A month ago, question marks hung in the air over whether the president would name the current government led by Prime Minister Bohuslav Sobotka in its current form, or throw a spanner in the works. For now, any discord between the head-of-state and the new cabinet is a thing of the past. Speaking ahead of the confidence vote Tuesday, Mr Zeman kept his word to stick to friendly advice or remarks – prominent among them was a recommendation that the new Social Democrat-led government search for inspiration in Europe, namely Scandinavia, when it came to laying foundation for the future. President Miloš Zeman:
“The European social state does not exist – that is a journalistic generalisation. In reality, there are several models. But we have to ask ourselves which ones are the most successful... Long-term, hard data suggests that those states which best handled the economic crisis are the Scandinavian states.”
It is not surprising that a former Social Democrat like Miloš Zeman would back the Scandinavian model as inspiration for the new cabinet. He stressed the reasons to look to the Nordic countries were manifold: among them not only success when it came to the economy and areas like ecology, but also in the standard of living and overall quality of life as measured by the human development index. The caveat he pointed out, was of course higher taxes. He quipped that the country’s finance minister, Andrej Babiš, might over the next four months be able to find the required cash from missing billions in the state budget (a task, the president joked, worthy of a Nobel Prize) but otherwise seemed to suggest that higher taxes would eventually be needed. President Zeman:
“Nobody likes paying taxes. But the Scandinavian model I would like you to consider is known not only for high taxes but also for other factors. Number 1: that taxes gathered by the state are not stolen. And Number 2, funds brought in are properly invested to a large degree in human potential, in education and health. This kind of investment has a long-term effect.”

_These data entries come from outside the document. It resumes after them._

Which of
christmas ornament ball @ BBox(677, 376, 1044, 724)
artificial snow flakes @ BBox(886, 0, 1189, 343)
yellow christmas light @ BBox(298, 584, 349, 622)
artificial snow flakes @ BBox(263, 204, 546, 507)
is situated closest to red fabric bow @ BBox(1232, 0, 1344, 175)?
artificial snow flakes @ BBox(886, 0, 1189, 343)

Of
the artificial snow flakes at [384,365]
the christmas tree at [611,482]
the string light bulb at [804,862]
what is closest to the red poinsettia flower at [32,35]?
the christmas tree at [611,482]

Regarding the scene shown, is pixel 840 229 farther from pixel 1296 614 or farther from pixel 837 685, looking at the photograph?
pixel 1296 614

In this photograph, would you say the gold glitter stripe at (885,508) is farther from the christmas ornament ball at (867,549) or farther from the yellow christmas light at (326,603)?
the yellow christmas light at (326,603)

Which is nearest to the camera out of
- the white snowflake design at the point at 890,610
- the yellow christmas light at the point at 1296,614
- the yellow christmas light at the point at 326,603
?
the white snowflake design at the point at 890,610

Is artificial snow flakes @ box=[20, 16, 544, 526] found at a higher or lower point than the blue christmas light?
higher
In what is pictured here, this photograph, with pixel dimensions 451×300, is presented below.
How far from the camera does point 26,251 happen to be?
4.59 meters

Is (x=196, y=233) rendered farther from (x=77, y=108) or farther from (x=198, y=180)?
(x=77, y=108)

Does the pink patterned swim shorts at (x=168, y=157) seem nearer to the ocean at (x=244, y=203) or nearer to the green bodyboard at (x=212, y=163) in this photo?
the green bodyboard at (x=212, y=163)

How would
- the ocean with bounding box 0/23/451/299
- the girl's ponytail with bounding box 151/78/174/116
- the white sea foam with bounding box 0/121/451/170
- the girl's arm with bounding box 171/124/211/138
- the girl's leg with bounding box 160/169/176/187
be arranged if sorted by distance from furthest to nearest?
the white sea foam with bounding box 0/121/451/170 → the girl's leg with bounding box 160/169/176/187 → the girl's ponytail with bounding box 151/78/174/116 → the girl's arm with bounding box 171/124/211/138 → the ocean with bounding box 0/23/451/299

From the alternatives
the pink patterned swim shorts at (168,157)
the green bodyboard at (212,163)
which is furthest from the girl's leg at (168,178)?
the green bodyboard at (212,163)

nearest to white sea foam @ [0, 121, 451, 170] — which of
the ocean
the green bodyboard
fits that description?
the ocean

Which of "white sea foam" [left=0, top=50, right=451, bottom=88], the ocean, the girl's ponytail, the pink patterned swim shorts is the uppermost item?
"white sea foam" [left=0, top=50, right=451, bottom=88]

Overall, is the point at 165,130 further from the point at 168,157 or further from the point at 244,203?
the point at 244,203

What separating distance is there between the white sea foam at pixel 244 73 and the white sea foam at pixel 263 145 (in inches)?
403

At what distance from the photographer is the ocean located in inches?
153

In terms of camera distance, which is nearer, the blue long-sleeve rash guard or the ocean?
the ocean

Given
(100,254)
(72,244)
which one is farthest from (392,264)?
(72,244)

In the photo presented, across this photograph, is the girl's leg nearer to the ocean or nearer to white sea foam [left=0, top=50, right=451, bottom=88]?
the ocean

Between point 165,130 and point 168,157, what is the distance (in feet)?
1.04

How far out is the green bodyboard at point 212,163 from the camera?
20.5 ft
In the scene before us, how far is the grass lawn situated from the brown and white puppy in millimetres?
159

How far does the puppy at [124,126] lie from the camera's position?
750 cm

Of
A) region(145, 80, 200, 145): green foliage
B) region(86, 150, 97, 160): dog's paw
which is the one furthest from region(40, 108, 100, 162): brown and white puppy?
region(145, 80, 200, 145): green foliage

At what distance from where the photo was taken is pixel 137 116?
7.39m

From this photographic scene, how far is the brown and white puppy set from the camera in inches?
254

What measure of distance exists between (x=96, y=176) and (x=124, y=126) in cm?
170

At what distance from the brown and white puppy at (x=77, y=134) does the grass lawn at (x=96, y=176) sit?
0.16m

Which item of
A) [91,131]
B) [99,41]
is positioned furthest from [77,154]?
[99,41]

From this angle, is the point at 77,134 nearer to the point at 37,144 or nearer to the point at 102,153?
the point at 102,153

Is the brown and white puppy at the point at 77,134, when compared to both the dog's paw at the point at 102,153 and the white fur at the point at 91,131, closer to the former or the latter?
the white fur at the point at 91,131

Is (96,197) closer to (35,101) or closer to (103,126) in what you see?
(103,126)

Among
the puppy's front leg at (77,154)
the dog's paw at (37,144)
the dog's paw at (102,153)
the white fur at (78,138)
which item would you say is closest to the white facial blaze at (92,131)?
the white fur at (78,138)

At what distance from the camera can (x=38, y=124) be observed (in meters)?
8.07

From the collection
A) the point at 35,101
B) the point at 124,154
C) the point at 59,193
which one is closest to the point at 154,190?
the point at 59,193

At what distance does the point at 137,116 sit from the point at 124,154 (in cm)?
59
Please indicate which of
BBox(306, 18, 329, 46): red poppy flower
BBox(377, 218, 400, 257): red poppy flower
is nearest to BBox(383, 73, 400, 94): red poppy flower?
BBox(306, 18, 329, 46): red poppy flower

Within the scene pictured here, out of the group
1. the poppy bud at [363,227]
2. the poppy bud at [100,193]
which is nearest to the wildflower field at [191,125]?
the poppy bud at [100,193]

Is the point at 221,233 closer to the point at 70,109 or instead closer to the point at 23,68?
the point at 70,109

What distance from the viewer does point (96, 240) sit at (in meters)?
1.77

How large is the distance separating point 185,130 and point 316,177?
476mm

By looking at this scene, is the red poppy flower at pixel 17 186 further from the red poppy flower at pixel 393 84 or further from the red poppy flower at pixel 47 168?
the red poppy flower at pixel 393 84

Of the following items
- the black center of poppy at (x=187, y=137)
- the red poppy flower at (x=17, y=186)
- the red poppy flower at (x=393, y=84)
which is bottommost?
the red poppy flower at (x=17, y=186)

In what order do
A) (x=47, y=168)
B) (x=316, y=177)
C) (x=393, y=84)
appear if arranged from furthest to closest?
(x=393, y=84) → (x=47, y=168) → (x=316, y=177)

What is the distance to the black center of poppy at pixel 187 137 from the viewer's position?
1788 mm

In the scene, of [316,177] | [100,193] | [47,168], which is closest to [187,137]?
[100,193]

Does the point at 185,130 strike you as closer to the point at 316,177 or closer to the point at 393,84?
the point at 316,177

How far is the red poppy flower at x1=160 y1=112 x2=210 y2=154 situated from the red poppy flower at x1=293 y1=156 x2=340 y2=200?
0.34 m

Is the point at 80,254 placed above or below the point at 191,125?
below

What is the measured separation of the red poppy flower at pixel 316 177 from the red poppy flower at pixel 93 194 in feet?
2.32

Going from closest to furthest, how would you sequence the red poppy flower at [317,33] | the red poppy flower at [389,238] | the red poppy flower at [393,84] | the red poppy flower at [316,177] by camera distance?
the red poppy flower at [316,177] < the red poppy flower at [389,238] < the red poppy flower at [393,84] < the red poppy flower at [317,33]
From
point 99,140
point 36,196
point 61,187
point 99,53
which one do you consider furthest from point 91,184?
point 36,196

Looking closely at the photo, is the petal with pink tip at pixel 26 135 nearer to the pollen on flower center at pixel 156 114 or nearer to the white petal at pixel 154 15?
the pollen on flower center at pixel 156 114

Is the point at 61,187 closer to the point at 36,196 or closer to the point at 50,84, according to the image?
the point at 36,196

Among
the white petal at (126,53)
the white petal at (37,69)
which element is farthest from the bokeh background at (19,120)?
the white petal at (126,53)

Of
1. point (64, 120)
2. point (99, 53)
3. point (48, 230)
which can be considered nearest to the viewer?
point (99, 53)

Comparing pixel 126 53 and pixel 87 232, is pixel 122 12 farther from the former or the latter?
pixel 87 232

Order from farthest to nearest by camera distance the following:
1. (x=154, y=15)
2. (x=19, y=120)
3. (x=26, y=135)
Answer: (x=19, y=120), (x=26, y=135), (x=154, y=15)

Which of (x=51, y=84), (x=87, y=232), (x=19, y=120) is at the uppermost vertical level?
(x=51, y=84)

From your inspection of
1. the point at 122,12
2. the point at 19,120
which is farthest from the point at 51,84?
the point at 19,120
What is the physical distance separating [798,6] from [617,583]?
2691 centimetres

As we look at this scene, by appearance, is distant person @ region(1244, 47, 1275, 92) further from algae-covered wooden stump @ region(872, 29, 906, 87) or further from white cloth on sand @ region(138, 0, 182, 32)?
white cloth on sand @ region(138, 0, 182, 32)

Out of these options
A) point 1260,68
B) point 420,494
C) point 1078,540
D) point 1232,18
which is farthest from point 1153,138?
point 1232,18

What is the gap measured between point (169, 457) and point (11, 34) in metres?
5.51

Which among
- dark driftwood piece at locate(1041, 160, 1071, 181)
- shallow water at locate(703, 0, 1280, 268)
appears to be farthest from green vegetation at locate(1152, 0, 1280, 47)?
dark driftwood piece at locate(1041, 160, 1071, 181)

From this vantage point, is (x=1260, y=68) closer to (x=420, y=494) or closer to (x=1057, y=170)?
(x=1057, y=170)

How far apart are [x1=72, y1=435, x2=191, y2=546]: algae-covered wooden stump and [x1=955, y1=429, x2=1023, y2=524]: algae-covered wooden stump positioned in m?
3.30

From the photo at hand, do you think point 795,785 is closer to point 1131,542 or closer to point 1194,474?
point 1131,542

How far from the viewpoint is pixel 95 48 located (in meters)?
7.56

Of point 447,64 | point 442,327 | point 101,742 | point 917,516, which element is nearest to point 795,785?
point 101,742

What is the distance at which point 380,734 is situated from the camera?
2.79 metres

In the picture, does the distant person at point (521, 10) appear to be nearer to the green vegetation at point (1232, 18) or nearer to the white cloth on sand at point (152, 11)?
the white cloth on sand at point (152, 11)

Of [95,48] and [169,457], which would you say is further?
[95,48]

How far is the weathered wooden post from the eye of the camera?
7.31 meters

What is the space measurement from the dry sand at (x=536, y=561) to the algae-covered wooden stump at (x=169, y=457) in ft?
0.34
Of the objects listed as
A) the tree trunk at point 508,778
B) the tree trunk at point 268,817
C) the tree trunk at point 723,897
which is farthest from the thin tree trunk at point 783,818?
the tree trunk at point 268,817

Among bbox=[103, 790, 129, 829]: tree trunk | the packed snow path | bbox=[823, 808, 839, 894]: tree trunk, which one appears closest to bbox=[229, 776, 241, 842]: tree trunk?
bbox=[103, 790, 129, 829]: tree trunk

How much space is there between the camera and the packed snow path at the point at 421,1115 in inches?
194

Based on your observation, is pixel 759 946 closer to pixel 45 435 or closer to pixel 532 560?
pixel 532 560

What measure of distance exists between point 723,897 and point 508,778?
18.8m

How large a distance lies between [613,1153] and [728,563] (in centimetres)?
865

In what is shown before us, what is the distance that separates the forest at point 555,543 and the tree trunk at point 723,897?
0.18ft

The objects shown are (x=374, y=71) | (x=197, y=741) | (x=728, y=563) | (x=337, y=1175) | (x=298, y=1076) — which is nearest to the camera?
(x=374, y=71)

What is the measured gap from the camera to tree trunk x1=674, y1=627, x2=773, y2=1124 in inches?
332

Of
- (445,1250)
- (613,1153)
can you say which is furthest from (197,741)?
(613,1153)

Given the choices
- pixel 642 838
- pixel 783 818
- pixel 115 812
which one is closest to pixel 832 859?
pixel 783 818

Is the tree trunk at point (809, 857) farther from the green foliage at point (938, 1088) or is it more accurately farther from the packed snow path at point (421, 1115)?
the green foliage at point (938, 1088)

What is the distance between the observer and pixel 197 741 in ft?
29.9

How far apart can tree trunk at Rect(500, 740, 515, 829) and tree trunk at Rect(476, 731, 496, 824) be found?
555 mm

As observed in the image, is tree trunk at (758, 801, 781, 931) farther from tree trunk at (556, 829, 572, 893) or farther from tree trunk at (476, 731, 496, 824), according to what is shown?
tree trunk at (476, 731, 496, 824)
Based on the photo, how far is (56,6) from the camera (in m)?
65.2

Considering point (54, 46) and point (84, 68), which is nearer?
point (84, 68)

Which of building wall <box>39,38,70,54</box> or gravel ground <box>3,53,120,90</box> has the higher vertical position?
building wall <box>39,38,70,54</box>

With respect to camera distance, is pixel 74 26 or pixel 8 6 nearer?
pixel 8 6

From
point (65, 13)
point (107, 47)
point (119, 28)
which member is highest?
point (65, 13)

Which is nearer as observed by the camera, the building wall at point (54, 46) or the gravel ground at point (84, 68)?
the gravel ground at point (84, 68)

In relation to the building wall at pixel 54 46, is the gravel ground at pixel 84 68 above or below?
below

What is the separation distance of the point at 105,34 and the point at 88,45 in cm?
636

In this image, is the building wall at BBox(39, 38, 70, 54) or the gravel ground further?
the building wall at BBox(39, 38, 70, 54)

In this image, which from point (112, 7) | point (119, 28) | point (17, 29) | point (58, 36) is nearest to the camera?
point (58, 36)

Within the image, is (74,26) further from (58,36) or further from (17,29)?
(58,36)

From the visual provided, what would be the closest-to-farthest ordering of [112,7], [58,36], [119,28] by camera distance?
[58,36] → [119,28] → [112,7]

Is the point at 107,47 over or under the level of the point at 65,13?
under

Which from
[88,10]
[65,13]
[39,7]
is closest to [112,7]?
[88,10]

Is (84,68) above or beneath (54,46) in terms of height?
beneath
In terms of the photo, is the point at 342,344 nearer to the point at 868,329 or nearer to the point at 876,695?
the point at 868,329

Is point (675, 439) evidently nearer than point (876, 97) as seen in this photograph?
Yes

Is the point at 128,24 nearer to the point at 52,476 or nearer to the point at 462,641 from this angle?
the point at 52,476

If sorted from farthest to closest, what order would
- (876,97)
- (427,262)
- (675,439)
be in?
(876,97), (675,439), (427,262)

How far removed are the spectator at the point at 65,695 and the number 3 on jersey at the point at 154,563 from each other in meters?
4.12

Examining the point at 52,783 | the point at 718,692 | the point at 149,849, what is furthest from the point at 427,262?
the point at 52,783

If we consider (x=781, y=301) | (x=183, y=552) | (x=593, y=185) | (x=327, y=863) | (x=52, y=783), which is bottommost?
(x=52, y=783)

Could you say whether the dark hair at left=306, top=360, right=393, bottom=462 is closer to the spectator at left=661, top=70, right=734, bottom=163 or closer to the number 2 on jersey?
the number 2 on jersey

The president touched upon other factors in his speech, namely Czech EU membership, the Eurozone and problems with adopting European currency – but overall he focussed more on a bigger picture than was the case in the past. Whether there will be any real consequences on the new government remains an open question. For now, a one-year moratorium on taxes remains in place as part of the coalition agreement and the issue of how the government will pay for its ambitious plans remains unanswered, critics have been quick to point out. How the coalition will fulfil the promises enshrined in its policy programme is a question that will come to the fore soon enough, the president himself made clear on Tuesday.